-- INFORMATION SHOWN follows --

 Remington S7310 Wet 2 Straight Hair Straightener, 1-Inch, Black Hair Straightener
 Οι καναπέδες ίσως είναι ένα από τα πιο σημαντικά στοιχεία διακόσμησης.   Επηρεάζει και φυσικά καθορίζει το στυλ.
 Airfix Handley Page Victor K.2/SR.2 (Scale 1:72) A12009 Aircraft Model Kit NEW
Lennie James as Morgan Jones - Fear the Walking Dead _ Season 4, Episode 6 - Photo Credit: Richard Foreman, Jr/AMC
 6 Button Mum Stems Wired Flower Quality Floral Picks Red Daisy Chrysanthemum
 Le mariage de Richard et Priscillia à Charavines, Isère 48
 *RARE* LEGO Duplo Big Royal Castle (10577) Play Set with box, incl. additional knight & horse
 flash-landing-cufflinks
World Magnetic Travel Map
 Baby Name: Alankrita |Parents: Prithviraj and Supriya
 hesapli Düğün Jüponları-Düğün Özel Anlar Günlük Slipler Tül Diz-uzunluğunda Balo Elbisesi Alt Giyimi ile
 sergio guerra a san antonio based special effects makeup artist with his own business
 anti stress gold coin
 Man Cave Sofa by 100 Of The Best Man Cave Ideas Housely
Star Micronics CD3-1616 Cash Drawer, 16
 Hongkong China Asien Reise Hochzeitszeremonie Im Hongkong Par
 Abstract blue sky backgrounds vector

-- INFORMATION SHOWN concluded --
-- INFORMATION SHOWN follows --

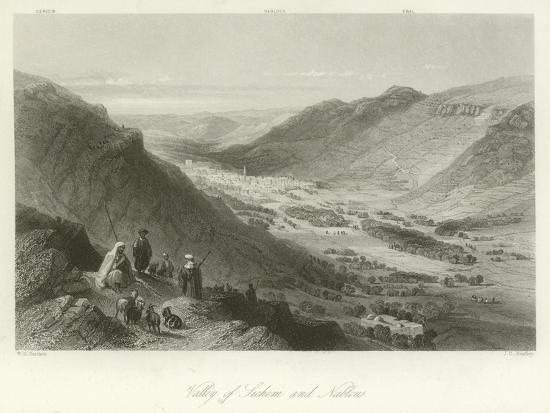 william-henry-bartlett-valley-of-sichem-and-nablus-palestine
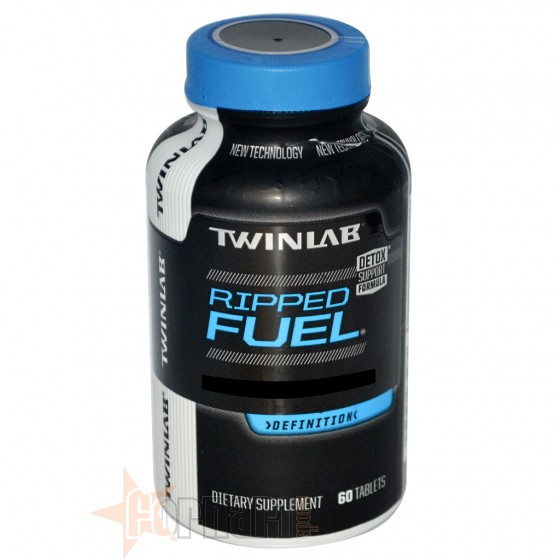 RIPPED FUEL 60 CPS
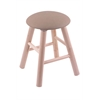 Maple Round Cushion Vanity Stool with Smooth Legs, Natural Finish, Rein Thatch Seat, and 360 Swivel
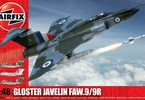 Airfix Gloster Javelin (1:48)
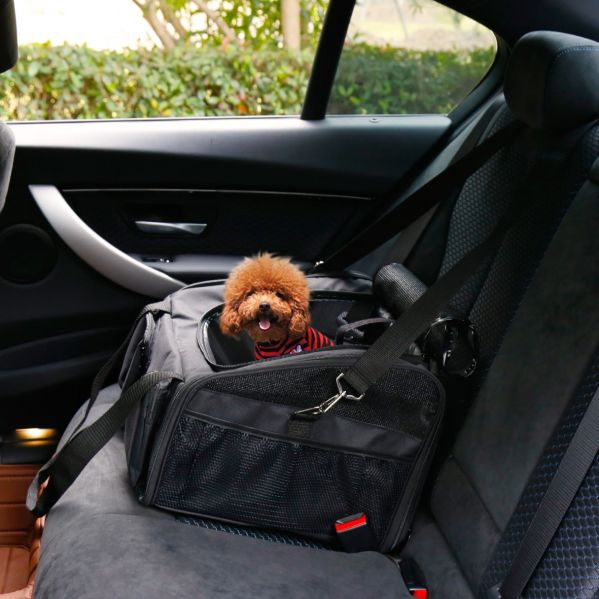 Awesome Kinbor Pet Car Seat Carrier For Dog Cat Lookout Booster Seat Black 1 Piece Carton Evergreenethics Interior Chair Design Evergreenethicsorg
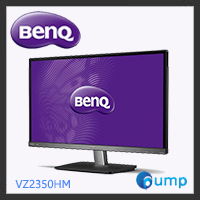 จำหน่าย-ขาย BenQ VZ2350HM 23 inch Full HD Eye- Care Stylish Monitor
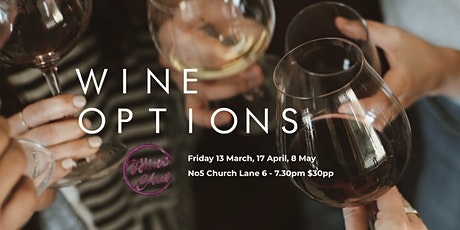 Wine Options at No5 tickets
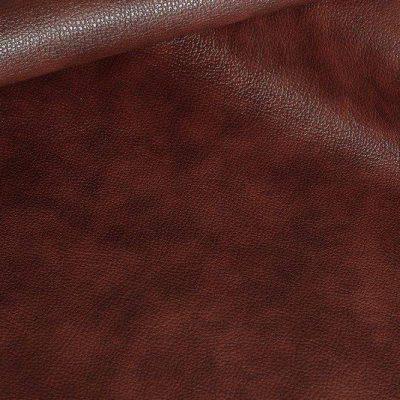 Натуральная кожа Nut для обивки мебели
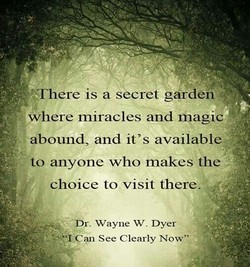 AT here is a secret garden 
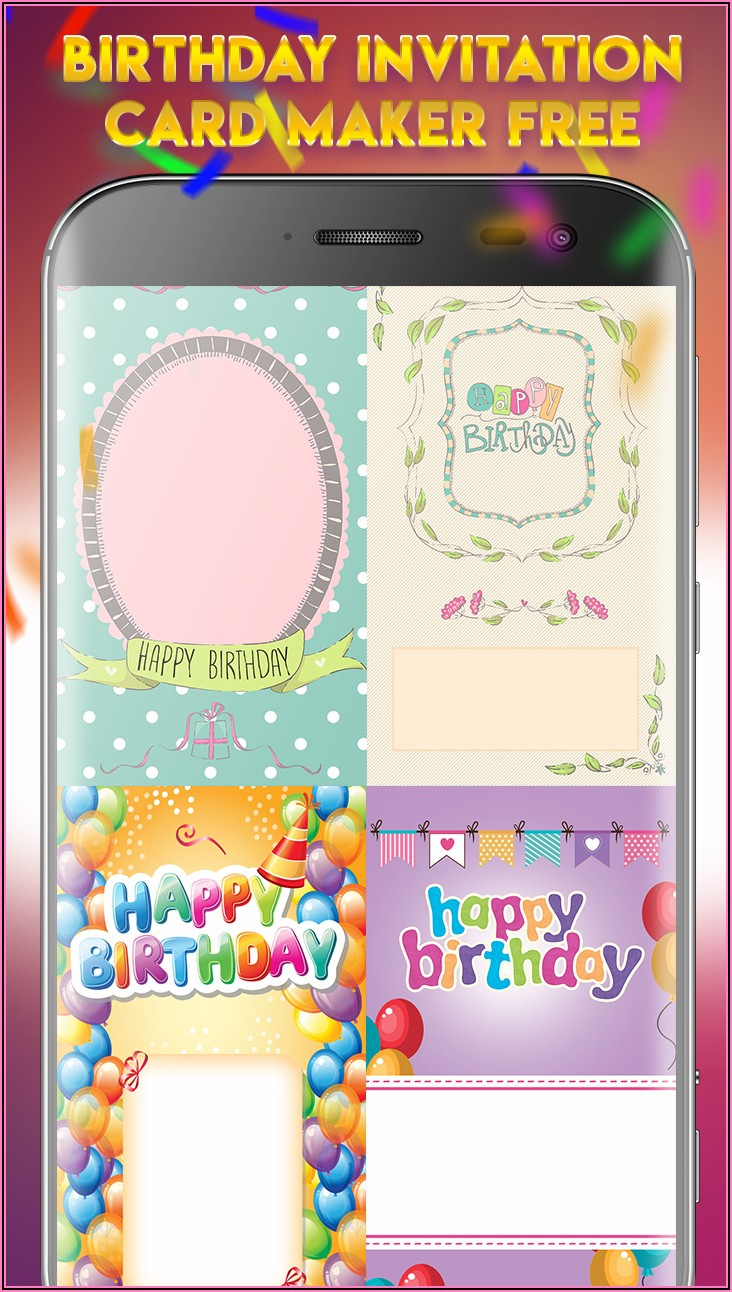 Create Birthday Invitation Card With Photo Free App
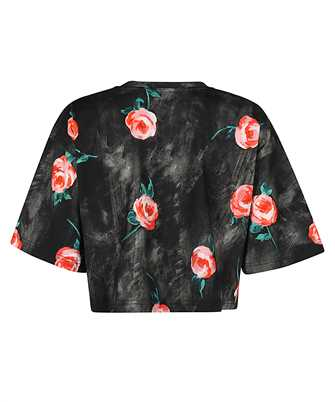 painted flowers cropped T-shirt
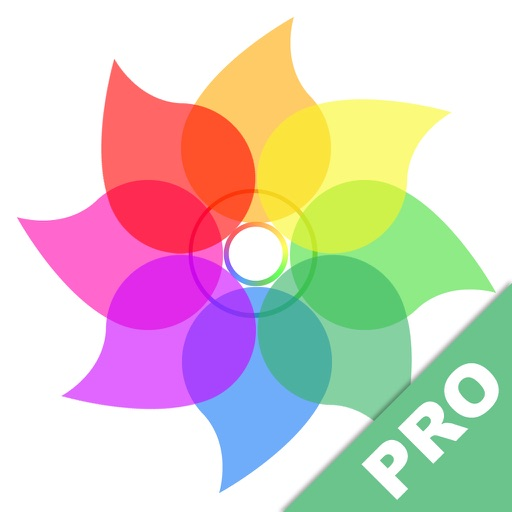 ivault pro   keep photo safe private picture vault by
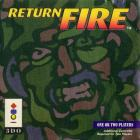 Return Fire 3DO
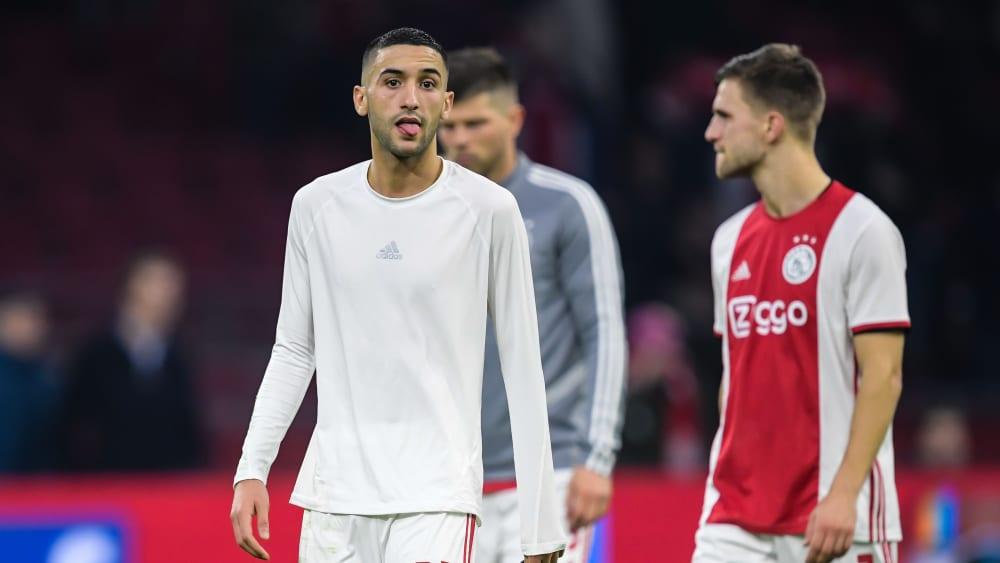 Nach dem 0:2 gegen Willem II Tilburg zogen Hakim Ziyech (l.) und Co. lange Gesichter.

-- INFORMATION SHOWN concluded --

# DESCRIPTION OF THE TASK
Among the entries above, the lines between the ones containing "Star Micronics CD3-1616 Cash Drawer, 16" and "Abstract blue sky backgrounds vector", inclusive, are to be transcribed exactly. No other line is to be given.

# EXERCISE RESPONSE
Star Micronics CD3-1616 Cash Drawer, 16
 Hongkong China Asien Reise Hochzeitszeremonie Im Hongkong Par
 Abstract blue sky backgrounds vector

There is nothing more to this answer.